Les chercheurs ont analysé des particules contenant des composants organiques et du fer. Le fer provient de sources naturelles telles que la poussière du désert ou les cendres volcaniques, mais il est également présent dans les émissions de l'industrie et du trafic. Les composants organiques résultent également de sources naturelles et humaines. Dans l'atmosphère, ces composants se combinent pour former des complexes de fer qui réagissent ensuite sous l'effet du rayonnement solaire pour former ce que l'on appelle des radicaux. Ceux-ci fixent à leur tour tout l'oxygène disponible et produisent ainsi les composés oxygénés.

Normalement, une plus grande partie de ces ROS se diffuserait dans l'air à partir des particules sous l'effet de la chaleur du soleil et ne présenterait plus de danger si nous respirions les particules, qui contiennent alors moins de ROS. Mais si les conditions sont favorables, les radicaux s'accumulent à l'intérieur des particules et y consomment en quelques secondes tout l'oxygène disponible. Et cela est dû à ce que l'on appelle la viscosité : les poussières fines peuvent être solides comme de la pierre ou liquides comme de l'eau - mais selon la température et l'humidité, elles peuvent aussi être visqueuses comme du sirop, du chewing-gum ou du sucre suisse aux herbes. "Nous avons constaté que cet état de la particule permet aux ROS de rester piégées dans la particule", explique Alpert. Et aucun oxygène supplémentaire n'y pénètre de l'extérieur.

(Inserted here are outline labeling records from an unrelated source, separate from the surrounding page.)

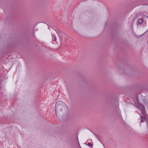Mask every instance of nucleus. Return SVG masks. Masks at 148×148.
Instances as JSON below:
<instances>
[{
    "label": "nucleus",
    "mask_w": 148,
    "mask_h": 148,
    "mask_svg": "<svg viewBox=\"0 0 148 148\" xmlns=\"http://www.w3.org/2000/svg\"><path fill=\"white\" fill-rule=\"evenodd\" d=\"M52 40L53 41H55L56 40V38L55 35L52 34Z\"/></svg>",
    "instance_id": "obj_1"
},
{
    "label": "nucleus",
    "mask_w": 148,
    "mask_h": 148,
    "mask_svg": "<svg viewBox=\"0 0 148 148\" xmlns=\"http://www.w3.org/2000/svg\"><path fill=\"white\" fill-rule=\"evenodd\" d=\"M140 106H141L142 109H144V106H143L142 105H140Z\"/></svg>",
    "instance_id": "obj_5"
},
{
    "label": "nucleus",
    "mask_w": 148,
    "mask_h": 148,
    "mask_svg": "<svg viewBox=\"0 0 148 148\" xmlns=\"http://www.w3.org/2000/svg\"><path fill=\"white\" fill-rule=\"evenodd\" d=\"M59 102H57L56 104V106L57 105H58L59 103Z\"/></svg>",
    "instance_id": "obj_6"
},
{
    "label": "nucleus",
    "mask_w": 148,
    "mask_h": 148,
    "mask_svg": "<svg viewBox=\"0 0 148 148\" xmlns=\"http://www.w3.org/2000/svg\"><path fill=\"white\" fill-rule=\"evenodd\" d=\"M145 119L144 117H142V116L141 117L140 120H141V121L143 122V121H144L145 120Z\"/></svg>",
    "instance_id": "obj_3"
},
{
    "label": "nucleus",
    "mask_w": 148,
    "mask_h": 148,
    "mask_svg": "<svg viewBox=\"0 0 148 148\" xmlns=\"http://www.w3.org/2000/svg\"><path fill=\"white\" fill-rule=\"evenodd\" d=\"M143 19H138V23L139 24H141L143 23Z\"/></svg>",
    "instance_id": "obj_2"
},
{
    "label": "nucleus",
    "mask_w": 148,
    "mask_h": 148,
    "mask_svg": "<svg viewBox=\"0 0 148 148\" xmlns=\"http://www.w3.org/2000/svg\"><path fill=\"white\" fill-rule=\"evenodd\" d=\"M55 111H56V116H57V117L58 118V117L57 116V113H56V109H55Z\"/></svg>",
    "instance_id": "obj_7"
},
{
    "label": "nucleus",
    "mask_w": 148,
    "mask_h": 148,
    "mask_svg": "<svg viewBox=\"0 0 148 148\" xmlns=\"http://www.w3.org/2000/svg\"><path fill=\"white\" fill-rule=\"evenodd\" d=\"M140 16H142L141 17L143 18H146V17L147 18V16H145V15H143V16L142 15H141Z\"/></svg>",
    "instance_id": "obj_4"
},
{
    "label": "nucleus",
    "mask_w": 148,
    "mask_h": 148,
    "mask_svg": "<svg viewBox=\"0 0 148 148\" xmlns=\"http://www.w3.org/2000/svg\"><path fill=\"white\" fill-rule=\"evenodd\" d=\"M90 144H91V143H88V144L89 145H90Z\"/></svg>",
    "instance_id": "obj_8"
}]
</instances>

Ce qui est particulièrement effrayant, c'est que l'interaction entre le fer et les composés organiques entraîne la formation des plus fortes concentrations d'ERO dans des conditions météorologiques quotidiennes : avec une humidité moyenne de 50 pour cent et des températures d'environ 20 degrés, comme c'est le cas dans les pièces. "Auparavant, on pensait que les ROS ne se formaient dans l'air - si tant est qu'elles se formaient - que lorsque les particules de poussière fine contenaient des composés relativement rares comme les quinones", explique Alpert. Ce sont des phénols oxydés que l'on trouve par exemple dans les colorants des plantes et des champignons. Depuis peu, il est clair que de nombreuses autres sources de ROS sont présentes dans les poussières fines. "Comme nous l'avons maintenant constaté, ces sources connues de ROS peuvent être considérablement renforcées dans des conditions tout à fait quotidiennes". Environ une particule sur vingt est organique et contient du fer.

Mais ce n'est pas tout : "Nous partons du principe que les mêmes réactions photochimiques se produisent également dans d'autres particules de poussière fine", explique Markus Ammann, chef du groupe de recherche. "Nous supposons même que presque toutes les particules en suspension dans l'air forment des radicaux supplémentaires de cette manière", ajoute Alpert. "Si cela se confirme dans d'autres études, nous devrons d'urgence adapter nos modèles et nos valeurs limites concernant la qualité de l'air. Il se peut que nous ayons trouvé ici un facteur supplémentaire expliquant pourquoi tant de personnes semblent souffrir de maladies respiratoires ou de cancer sans raison concrète".

Toujours est-il que les ROS ont aussi du bon, surtout en période de pandémie de COVID-19, comme le suggère également l'étude : Ils s'attaquent également aux bactéries, virus et autres pathogènes qui se trouvent sur les aérosols et les rendent inoffensifs. Ce lien pourrait expliquer pourquoi le virus du Sras-CoV-2 survit le moins longtemps dans l'air à température ambiante et à humidité moyenne.